__Exercise description__.
Using the patch review thread, please explain in one to three sentences how the reply accounts for the phrase "update the how" in the commit message and which wording it settles on.

__Supplied text__.
Re: [PATCH v4 4/4] sparse-index: update do_read_index to ensure correct sparsity

[Date Prev][Date Next][Thread Prev][Thread Next][Date Index][Thread Index]

 



Elijah Newren wrote:
> On Fri, Oct 29, 2021 at 6:56 AM Victoria Dye via GitGitGadget
> <gitgitgadget@xxxxxxxxx> wrote:
>>
>> From: Victoria Dye <vdye@xxxxxxxxxx>
>>
>> If `command_requires_full_index` is false, ensure correct in-core index
>> sparsity on read by calling `ensure_correct_sparsity`. This change is meant
>> to update the how the index is read in a command after sparse index-related
> 
> s/update the how/update how/ ?
> 

This was probably the result of mixing up "update the way" and "update how".
I'll go with the latter.

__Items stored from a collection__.
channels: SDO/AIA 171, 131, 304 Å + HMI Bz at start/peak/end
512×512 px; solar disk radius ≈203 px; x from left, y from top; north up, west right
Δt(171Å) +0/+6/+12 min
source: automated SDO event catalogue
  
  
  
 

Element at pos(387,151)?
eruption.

==

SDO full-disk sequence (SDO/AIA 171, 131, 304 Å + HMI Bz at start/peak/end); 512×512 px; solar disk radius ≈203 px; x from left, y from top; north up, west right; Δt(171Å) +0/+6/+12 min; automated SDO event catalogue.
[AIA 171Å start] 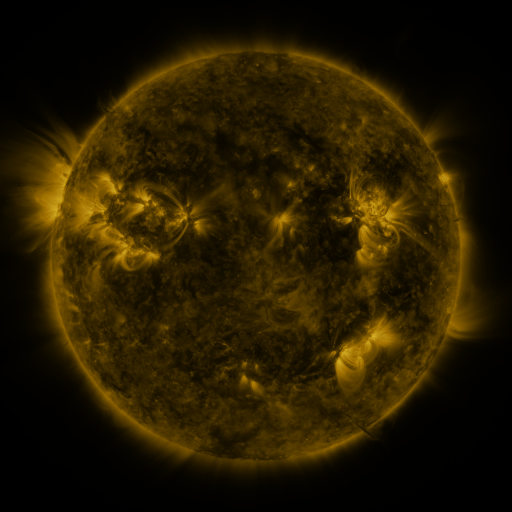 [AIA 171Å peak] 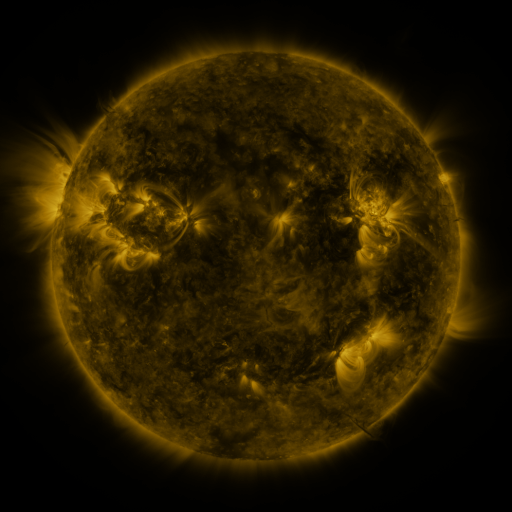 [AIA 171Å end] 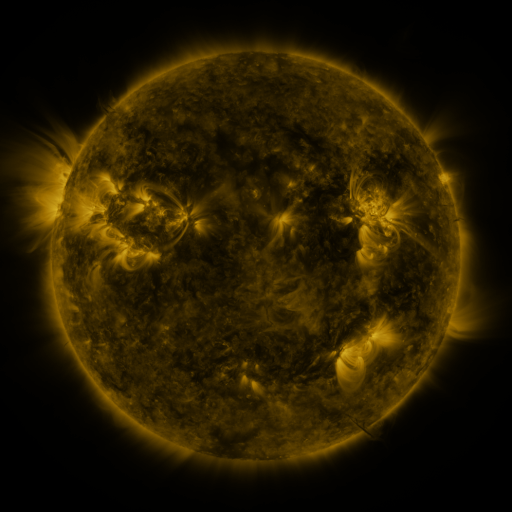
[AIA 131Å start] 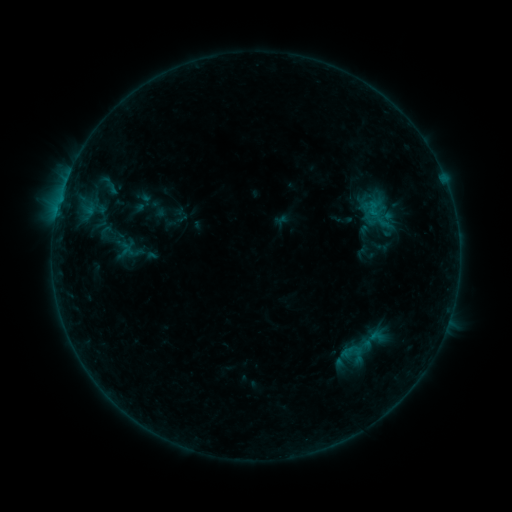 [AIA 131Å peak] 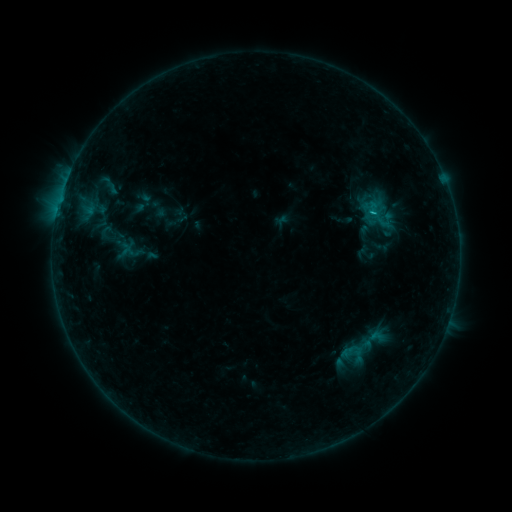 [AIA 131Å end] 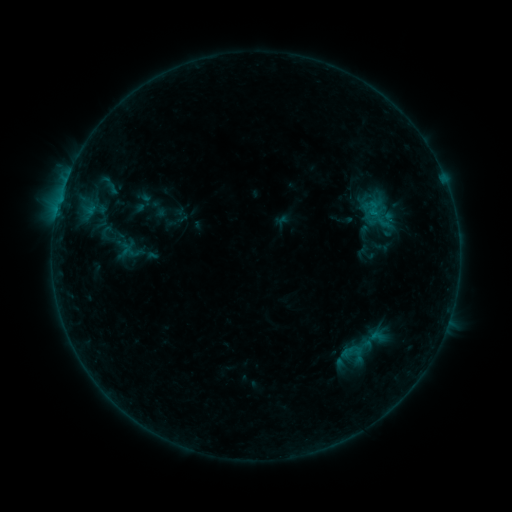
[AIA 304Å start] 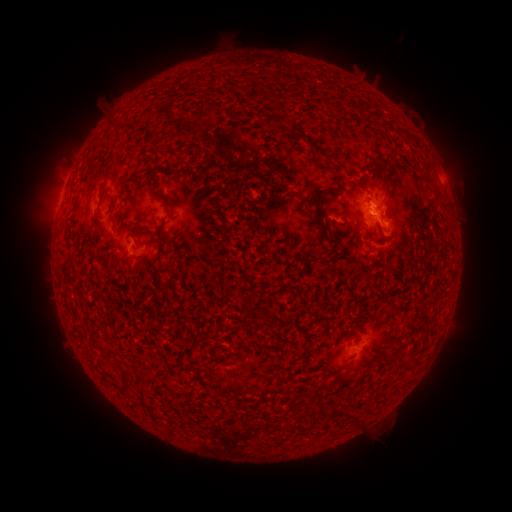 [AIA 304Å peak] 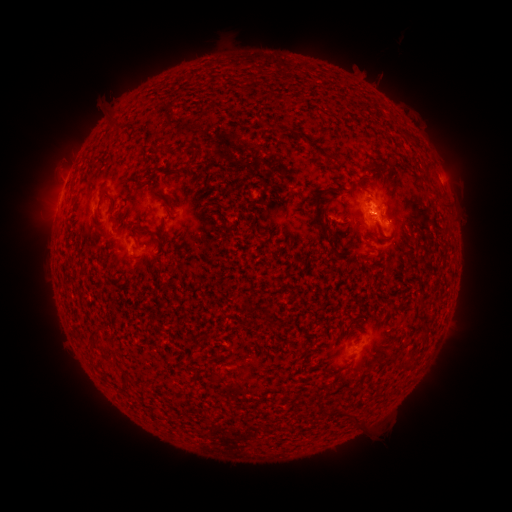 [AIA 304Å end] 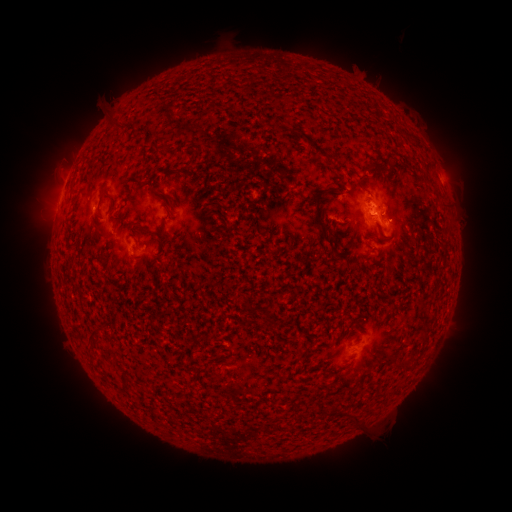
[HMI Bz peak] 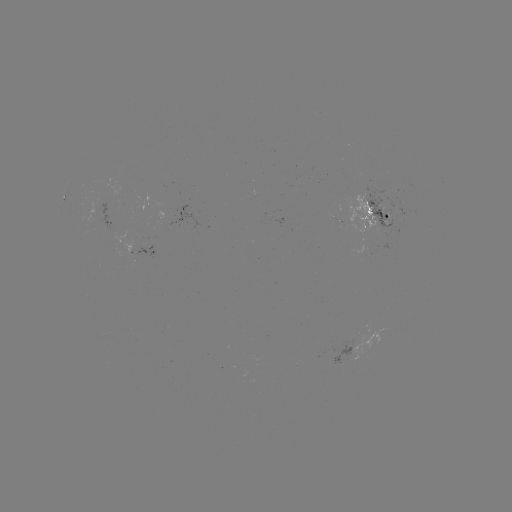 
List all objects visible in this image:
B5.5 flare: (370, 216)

__Expected answer__.
The reply says the phrase was probably the result of mixing up "update the way" and "update how." It settles on "update how," which matches the reviewer's suggested fix.